Muere Alfredo Pérez Rubalcaba

En Estado puro

  • Rubalcaba estaría en el panteón de españoles ilustres si España no hubiese renunciado a estas referencias

Alfredo Pérez Rubalcaba.

Alfredo Pérez Rubalcaba. / EFE

La última vez que nos vimos fue hace ahora un año. ETA había anunciado su disolución y lo entrevisté en su casa, un piso de Pozuelo; al terminar, me acompañó a una parada de taxis. La conversación derivó de lo formal a lo informal, y al final siempre terminábamos hablando de lo mismo: de Cádiz. Paisaje y paisanajes. Su socarronería y humor no eran, precisamente, de Solares, población acuática donde había nacido. Cubierto con una gorra y unas gafas de sol, paseaba muchas tardes por esa misma urbanización con un compañero que también acostumbraba a salir de esa guisa: Félix Sanz, el director del Centro Nacional de Inteligencia. Dos hombres de Estado. No sabría decir en qué momento Alfredo Pérez Rubalcaba traspasó la frontera de dirigente socialista para convertirse en un servidor de este país, lo debió hacer paso a paso, como la propia extinción de ETA.

Rubalcaba había vuelto a dar clases de Química Orgánica en la Complutense, estaba orgulloso de la media que le venían sacando sus alumnos de segundo, lo cual no era de extrañar porque quien fuese secretario general del PSOE ha sido uno de los mejores comunicadores que ha dado la política española. En 1992, Felipe González lo nombró ministro de Educación y le encargó la portavocía en unos momentos de agonía socialista; cada viernes, después de los consejos de ministros, tenía que hacer frente a nuevos casos de corrupción y al asunto de los GAL. Fue entonces cuando se forjó la fama de estratega impecable, la misma que sus contrarios aprovecharon con cierta gracia (y mala leche) al apodar a su equipo como el comando Rubalcaba.

[DATOS PROPORCIONADOS]
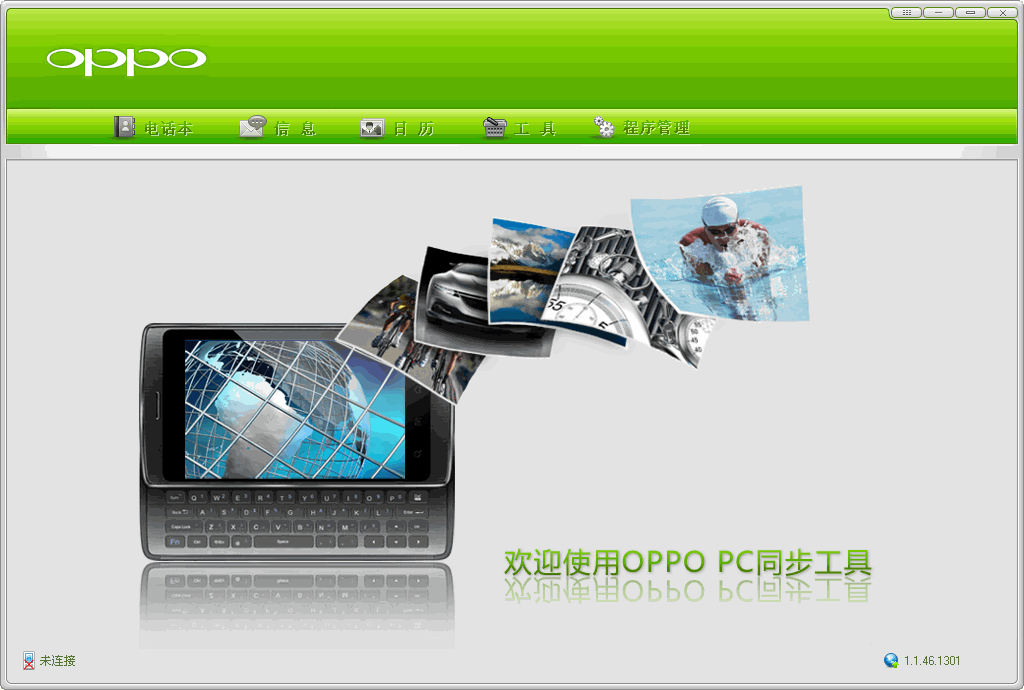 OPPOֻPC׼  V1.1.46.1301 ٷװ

---

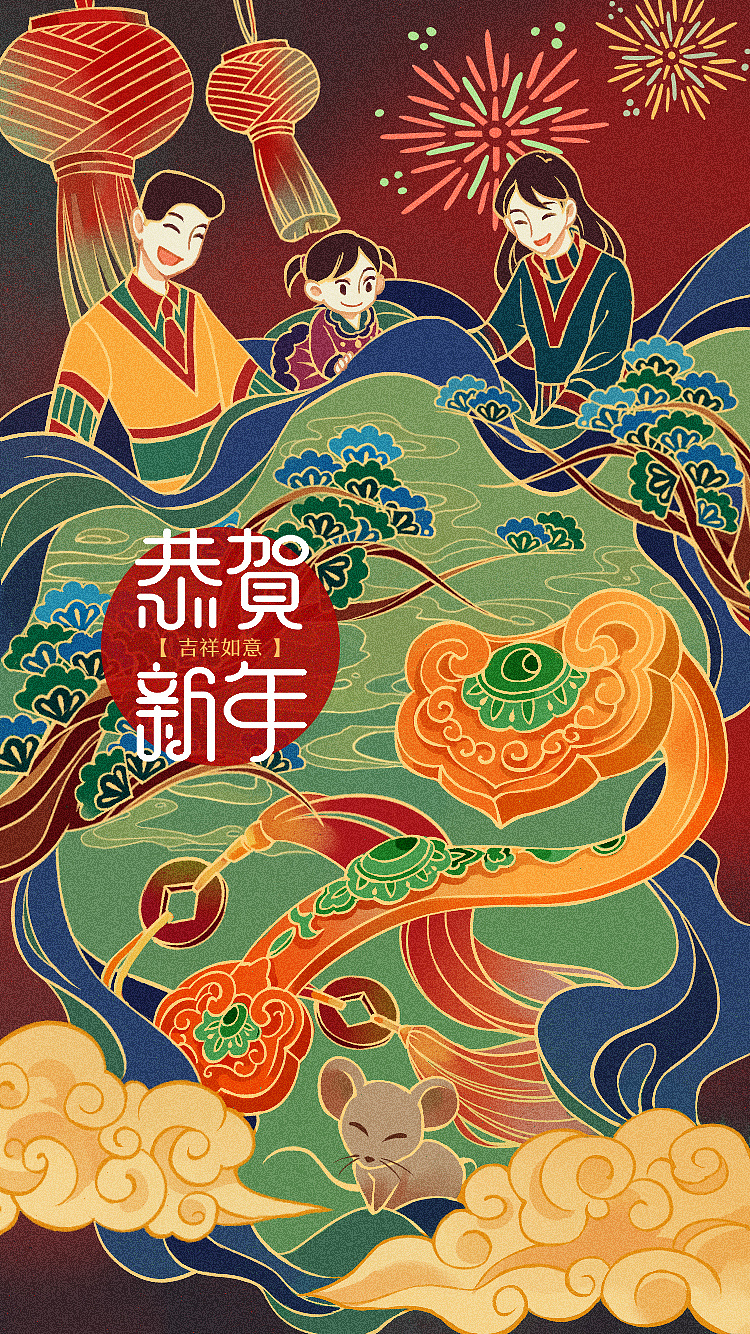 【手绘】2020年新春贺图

[INSTRUCCIONES]
1) Indica si cada afirmación concuerda con el texto sobre Alfredo Pérez Rubalcaba y responde sí o no, citando literalmente las palabras del texto que lo deciden: (a) Rubalcaba nació en Solares. (b) Felipe González lo nombró ministro de Educación en 1996. (c) La última entrevista se hizo en su casa de Pozuelo.
2) Redacta lo que sigue a la última oración del texto sobre Alfredo Pérez Rubalcaba, en un párrafo del mismo estilo.

[RESPUESTAS EN ORDEN]
1)
(a) Sí: "Solares, población acuática donde había nacido".
(b) No: "En 1992, Felipe González lo nombró ministro de Educación".
(c) Sí: "lo entrevisté en su casa, un piso de Pozuelo".

2)
Era mayo de 2018, Josu Ternera había puesto voz al comunicado postrero de ETA y a mi, como periodista, me hubiese gustado exprimirle para que me contase cómo se había llegado a ese final. Siete años antes, el 20 de octubre de 2011, casi al borde de iniciar su campaña electoral como candidato del PSOE a la Presidencia del Gobierno, ETA había emitido otro comunicado en el que renunciaba a lo que los terroristas llamaban la lucha armada. Mariano Rajoy era su contrincante en esas elecciones y ambos compartían la condición de haber sido ministros de Interior. "¿Y esto que significa, Alfredo?", le preguntó Rajoy. "Que se acabó, esto se ha acabado". Fue en 2011, Rubalcaba ya se había fumado el puro que guardó en la nevera de su casa para encenderlo el día que detuviesen a Txeroki y lloró. Todo lo que vino después fue la agonía de ETA, y de lo poco que me contó aquella tarde sólo pude deducir que estuvieron apretando a ETA hasta ese final. La única concesión que se le hizo a la banda terrorista fue la capacidad para que anunciase su propio final. Os disolvéis u os disolvemos.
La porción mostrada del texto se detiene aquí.